**EXTRAIT CHOISI**
'''

C’est à ce moment-là que Nicolas Sarkozy menace la direction de France 3. Finalement, « Ockrent [...] emmène l’excité se faire poudrer dans un local de France 2" » où il mange « les petits - fours destinés à Marie - George Buffet, attendue pour une autre émission » : ce qui lui permet de retrouver sa sérénité. Nicolas Sarkozy avait déjà eu l’occasion d’expliciter sa conception de l’indépendance éditoriale en appelant son ami Edouard de Rothschild pour se plaindre de Libération, « journal de merde » [4]. L’incident rapporté par Le Canard enchaîné amène à se demander avec la CGT de France 3 s’il « se croit revenu aux temps peu glorieux de l’ORTF où un simple coup de fil des ministères suffisait à virer des journalistes [5] ». Le communiqué de la Société des journalistes de France 3 précise : « Les Français sont désormais prévenus ! L’une des priorités de Nicolas Sarkozy s’il est élu président de la République sera de couper des têtes à France 3. A la trappe ces directeurs qui tardent à exécuter les courbettes. Le Ministre-candidat avait déjà habitué notre rédaction à ses poses agacées, à ses humeurs dans nos locaux, face à une rédaction qui ne lui semble manifestement pas suffisamment docile. Comme cette récente provocation gratuite à l’adresse d’un journaliste du service politique « ça ne doit pas être facile de me suivre quand on est journaliste de gauche ! ». Désormais, c’est à la direction qu’il veut s’en prendre ? La Société des Journalistes de la Rédaction Nationale de France 3 ne peut qu’être scandalisée par une telle attitude de la part d’un candidat à la plus haute magistrature de France. Nous nous inquiétons que M. Sarkozy puisse afficher sans aucune gêne un tel mépris pour l’indépendance des chaînes de service public. » [6]
Indépendants ?

'''

**LIGNES À UTILISER**
'''

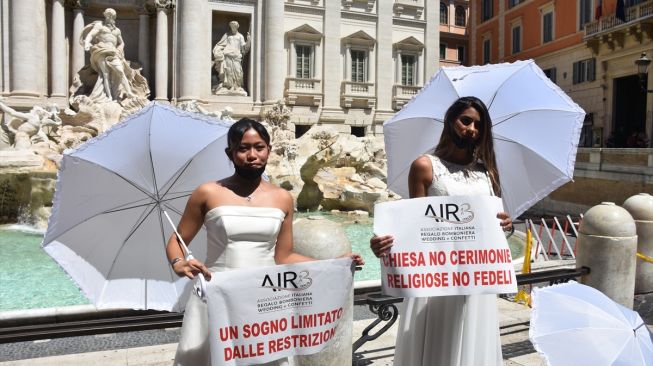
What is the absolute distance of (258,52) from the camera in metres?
23.1

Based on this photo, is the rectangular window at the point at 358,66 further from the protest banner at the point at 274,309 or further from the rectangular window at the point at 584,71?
the protest banner at the point at 274,309

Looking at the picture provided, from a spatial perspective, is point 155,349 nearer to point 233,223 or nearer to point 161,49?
point 233,223

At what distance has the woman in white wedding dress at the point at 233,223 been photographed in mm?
2275

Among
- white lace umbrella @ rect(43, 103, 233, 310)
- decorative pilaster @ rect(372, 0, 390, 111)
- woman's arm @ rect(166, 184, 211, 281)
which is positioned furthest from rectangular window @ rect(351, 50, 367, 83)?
woman's arm @ rect(166, 184, 211, 281)

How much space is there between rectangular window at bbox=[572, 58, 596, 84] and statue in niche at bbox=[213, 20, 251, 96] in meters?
17.1

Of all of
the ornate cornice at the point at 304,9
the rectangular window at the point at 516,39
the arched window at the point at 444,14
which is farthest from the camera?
the arched window at the point at 444,14

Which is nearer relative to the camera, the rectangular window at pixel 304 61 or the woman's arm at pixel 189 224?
the woman's arm at pixel 189 224

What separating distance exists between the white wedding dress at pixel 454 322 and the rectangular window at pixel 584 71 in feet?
91.1

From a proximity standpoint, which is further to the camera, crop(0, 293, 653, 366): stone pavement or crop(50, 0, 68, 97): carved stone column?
crop(50, 0, 68, 97): carved stone column

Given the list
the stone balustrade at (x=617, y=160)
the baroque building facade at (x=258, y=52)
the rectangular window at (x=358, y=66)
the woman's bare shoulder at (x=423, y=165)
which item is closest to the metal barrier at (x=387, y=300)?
the woman's bare shoulder at (x=423, y=165)

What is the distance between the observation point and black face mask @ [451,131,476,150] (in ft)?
8.88

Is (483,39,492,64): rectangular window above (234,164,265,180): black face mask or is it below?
above

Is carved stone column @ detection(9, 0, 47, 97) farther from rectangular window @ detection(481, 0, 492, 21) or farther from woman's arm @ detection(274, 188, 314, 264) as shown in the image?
rectangular window @ detection(481, 0, 492, 21)

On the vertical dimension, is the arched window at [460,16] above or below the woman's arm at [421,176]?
above
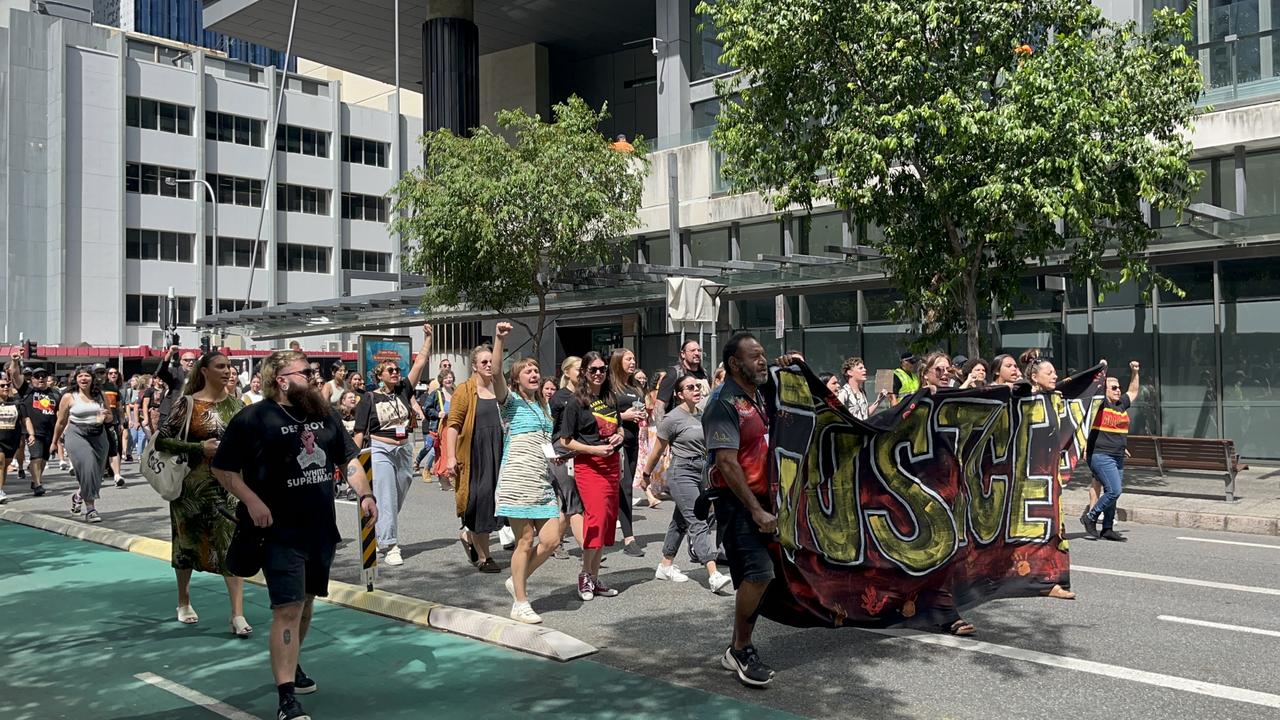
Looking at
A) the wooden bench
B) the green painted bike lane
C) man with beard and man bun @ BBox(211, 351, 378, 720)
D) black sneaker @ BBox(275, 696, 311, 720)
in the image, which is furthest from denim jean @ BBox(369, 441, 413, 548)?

'''

**SÉRIE DE TÂCHES**
A. Relevez toutes les lignes où figure le mot "wedding", en les recopiant telles quelles.
B. Reprenez l'extrait sur Nicolas Sarkozy et France 3 à la suite de sa dernière phrase.
L'extrait sur Nicolas Sarkozy et France 3 et les lignes sont deux sources indépendantes l'une de l'autre.

**RÉSULTATS DES TÂCHES**
A.
At what distance has the woman in white wedding dress at the point at 233,223 been photographed in mm?
What separating distance exists between the white wedding dress at pixel 454 322 and the rectangular window at pixel 584 71 in feet?

B.
Toujours dans Le Canard enchaîné daté du 21 mars 2007, on peut lire, à propos de la venue du même Sarkozy au « 20 heures » de France 2 : « C’est Arlette Chabot qui, le matin, lors de la conférence de préparation du 20 heures, a annoncé à Pujadas la venue de Sarko. Elle lui a gentiment glissé à cette occasion : "Ce sera cinq minutes minimum, mais pas la peine de lui poser des questions sur la polémique autour de l’arrestation de Battisti, il a déjà répondu". Pujadas en a posé quand même, ce qui a passablement irrité le ministre-candidat. » On se doute que la très indépendante et très professionnelle Arlette Chabot a dû être irritée elle aussi [7]...
Familiers ?
Le mardi 20 mars 2007, dans « Le téléphone sonne » sur France Inter, le journaliste Alain Bedouet commente un sondage. Il explique : « Pour l’instant, Nicolas, au premier tour... » Puis il se reprend : « Nicolas Sarkozy arriverait en tête avec 28% des voix. » Ce n’est pas le premier « Nicolas » de la campagne et ce ne sera sans doute pas le dernier [8]. Cette familiarité ne vaut pas nécessairement soutien à Sarkozy, mais elle surprend toujours.
Incisifs ?
Prenons un peu de hauteur et convenons-en : l’interview politique est un art. Il a ses grands maîtres comme Jean-Pierre Elkabbach. Il a ses petits maîtres comme Jean-Jacques Bourdin qui officie sur RMC et s’est spécialisé dans les questions sur le nombre de sous-marins... que lui-même ignore [9]. Ses récentes aventures (et mésaventures) sous-marines « ont valu au journaliste un ‘‘buzz’’ médiatique certain » comme l’écrit Le Monde Radio-Télé daté du 25 mars 2007. Dans l’article du supplément, Bourdin fanfaronne : « Je tiens aux questions fermées. Sinon, les politiques ne sont pas précis. » La précision ? L’arroseur arrosé pourrait faire preuve de plus d’humilité... Et si, avec les questions fermées de Bourdin, les auditeurs de RMC gagnent (peut-être) en précision, mais sur quoi et à quel prix ?
Professionnels ?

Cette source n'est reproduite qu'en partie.